Six super-flexible vocabulary guessing games
Because there will never not be vocabulary to practice, these quick activities are perfect for anytime. Think to warm up your class, change pace before starting on a new unit, or for those classic last 15 minutes of class that sometimes need to be filled. Look to the back of your student book for this semester’s vocabulary list, work on a lexical set of your choice, or for upper-intermediate to advanced learners, keep a running list of interesting or unusual words to teach and revise over the weeks.
To play, one student steps outside. While they are away, the class decides on a word to focus on. When the student comes back in, they ask their classmates for information to discern the word, replacing a code word (such as bananas) for the unknown word.

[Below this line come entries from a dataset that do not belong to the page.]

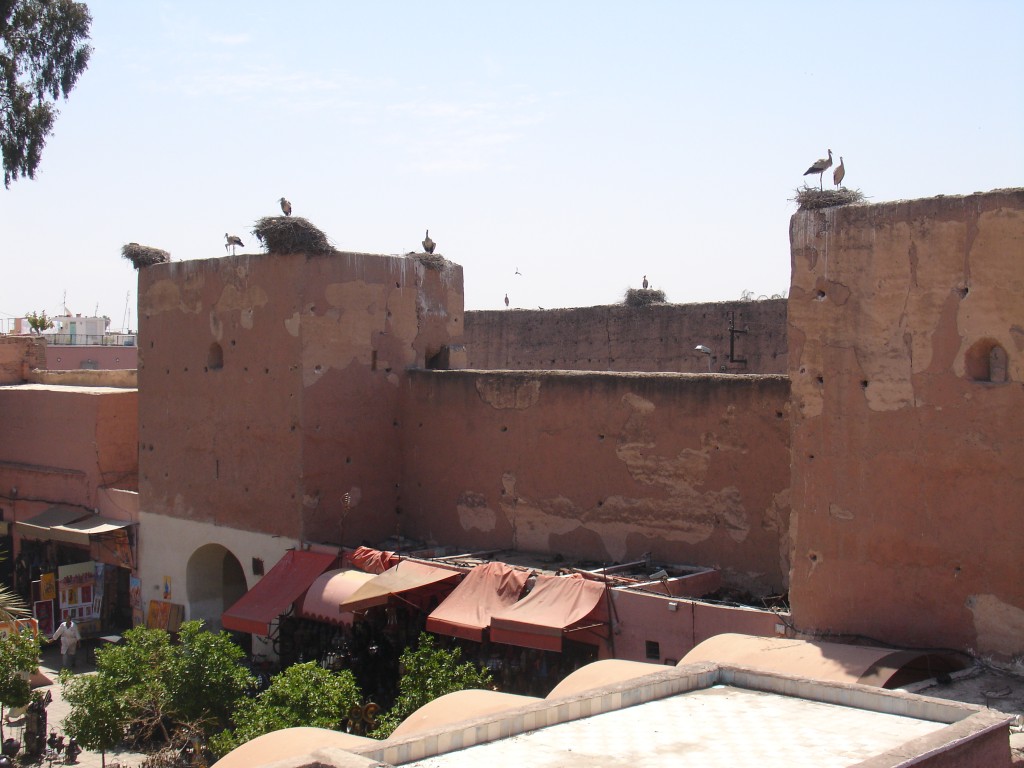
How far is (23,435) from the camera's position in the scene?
19.2 m

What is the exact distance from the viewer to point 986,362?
808 centimetres

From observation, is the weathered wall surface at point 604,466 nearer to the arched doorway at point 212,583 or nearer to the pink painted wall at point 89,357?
the arched doorway at point 212,583

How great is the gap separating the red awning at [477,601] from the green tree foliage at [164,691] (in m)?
2.21

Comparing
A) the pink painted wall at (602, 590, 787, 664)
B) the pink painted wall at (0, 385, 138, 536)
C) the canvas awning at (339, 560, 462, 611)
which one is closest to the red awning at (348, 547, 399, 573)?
the canvas awning at (339, 560, 462, 611)

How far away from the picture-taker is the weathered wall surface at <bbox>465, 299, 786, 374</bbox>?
52.5ft

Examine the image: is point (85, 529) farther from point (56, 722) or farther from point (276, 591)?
point (276, 591)

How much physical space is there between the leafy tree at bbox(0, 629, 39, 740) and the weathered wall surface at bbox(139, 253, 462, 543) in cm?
322

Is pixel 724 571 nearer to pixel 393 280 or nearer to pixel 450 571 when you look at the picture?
pixel 450 571

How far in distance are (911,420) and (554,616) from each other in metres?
3.78

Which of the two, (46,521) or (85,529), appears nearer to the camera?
(85,529)

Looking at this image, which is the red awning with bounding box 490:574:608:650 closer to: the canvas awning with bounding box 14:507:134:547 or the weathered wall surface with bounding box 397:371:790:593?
the weathered wall surface with bounding box 397:371:790:593

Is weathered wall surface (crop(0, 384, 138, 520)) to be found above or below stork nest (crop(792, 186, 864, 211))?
below

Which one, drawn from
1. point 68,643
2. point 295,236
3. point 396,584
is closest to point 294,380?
point 295,236

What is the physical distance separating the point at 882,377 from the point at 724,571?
333 centimetres
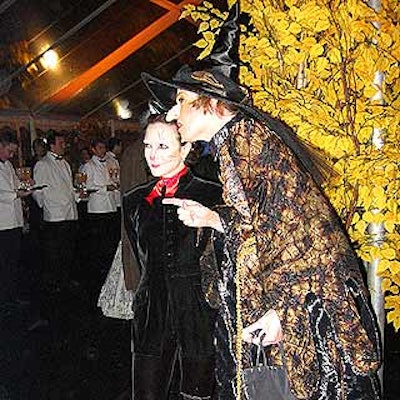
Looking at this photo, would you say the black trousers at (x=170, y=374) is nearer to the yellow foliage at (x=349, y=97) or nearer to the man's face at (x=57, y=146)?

Questions may be:
“Is there a banana in this room?”
“Can I write with a banana?”
“Can I banana alone?”
“Is banana-ing dangerous?”
2. Shopping trip
A great pick for young learners. Tell students you went to the store yesterday to buy something. Bit by bit, give them clues and allow students to guess. Decide on clues that talk about the item’s characteristics or how it is used. (“There are twelve of them. They’re small and break easily. I eat them for breakfast.” They’re eggs.)
Tip: Play the game several times over a semester, identifying a store each time that matches your unit of study (supermarket, clothes store, hardware store, butcher, office supplier, etc).
3. Guess who?
Use cut outs of celebrities or stock images to make a personalized “Guess Who?” game. In this activity, pairs each receive the same set of picture cards and must individually choose a character to focus on. Their partner asks them questions about that person in order to discover who they are thinking about:
“Do they have black hair?”
“Is your character a woman?”
“Is she old or young?”
Students place unnecessary cards face down in front of them, in this way focusing only on the cards that could have their partner’s character.
4. Catch phrase
The object of this game is to make a teammate say a word without using the word, any part of the word, or words that rhyme with that word. Students are encouraged to be creative, use verbal clues or word associations. There is a board game available, however, you can make your own version by using an online word generator to make your word lists. Use a timer to up the ante and make the game more lively!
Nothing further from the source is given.